Thursday, May 12, 2022

The Innocent Flower

This is the third and last of the MacDougal Duff mysteries, published in 1945. This series was Armstrong’s first venture into mystery novels after a less than stellar career in penning stage plays, her first love. The titles of this series all came from Shakespeare ( "look like the innocent flower, but be the serpent under it." Macbeth, act 1, scene 5). The other titles in the series were Lay on, MacDuff, and The Weird Sisters. Armstrong was a big fan of the bard and studied his work extensively, trying to solve the mystery of who really wrote the complete works.

MacDuff was a retired college professor who dabbled in solving real-life murders, often as a volunteer consultant to local police. Armstrong’s children loved this book because three of the child characters were loosely modeled on them. They often challenged friends to read the book and decide which character was each of them. It wasn’t hard. The plot was around a divorcee with six children where suddenly a friend dropped dead from poison. The children were all suspects at one time or another.

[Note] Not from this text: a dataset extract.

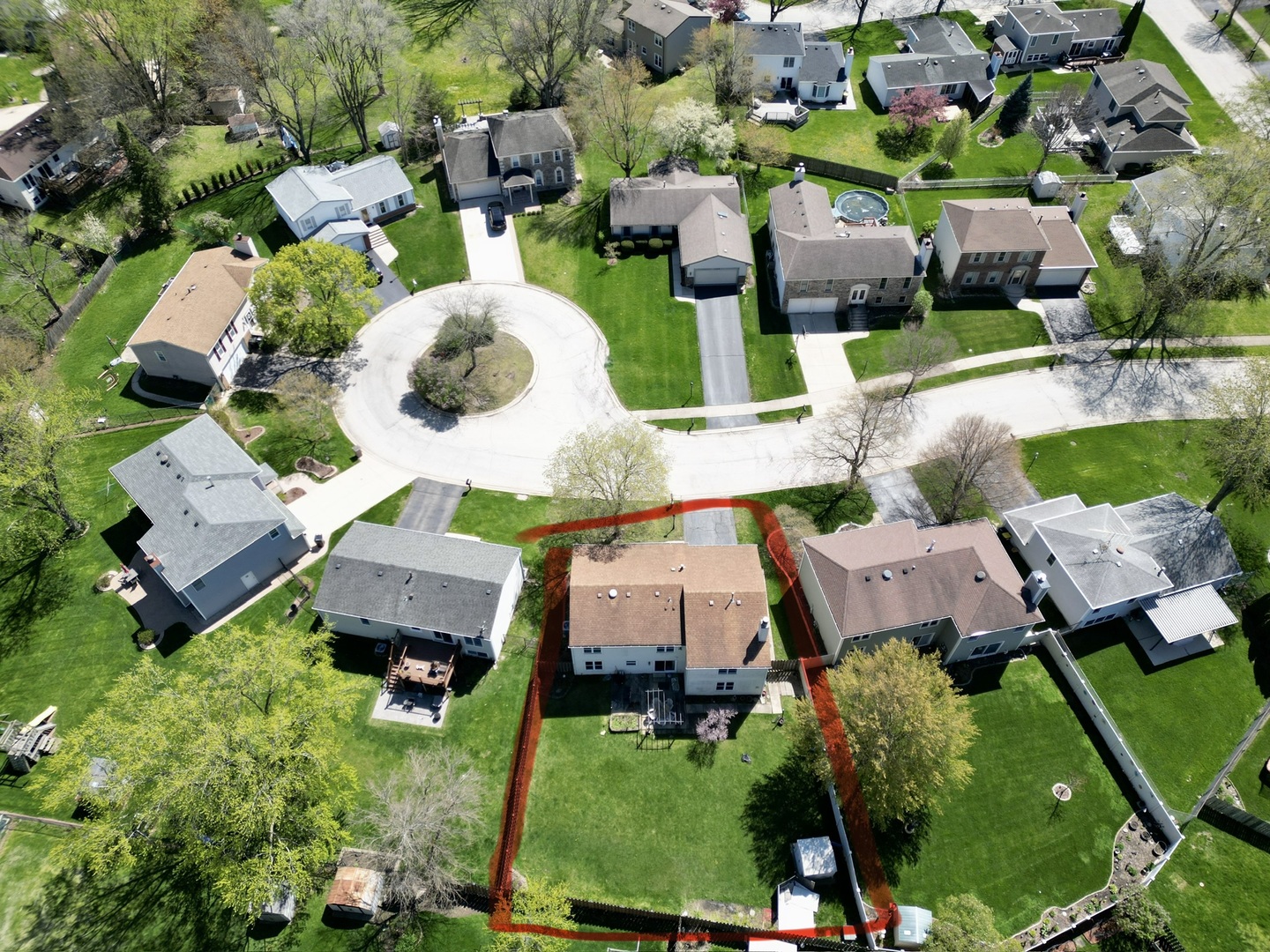 1300 Pembrook Circle, Roselle, IL 60172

They also loved this story because the location was basically their house in New Rochelle, NY.

Armstrong surely loved writing this story because of these factors, but the real intention was to continue the series where each succeeding book would feature one of the six kids. However, due to less than robust sales, her agent advised switching to the suspense genre, and, starting with The Unsuspected (see post of December 5, 2021), the advice turned out to be excellent as that story launched her career.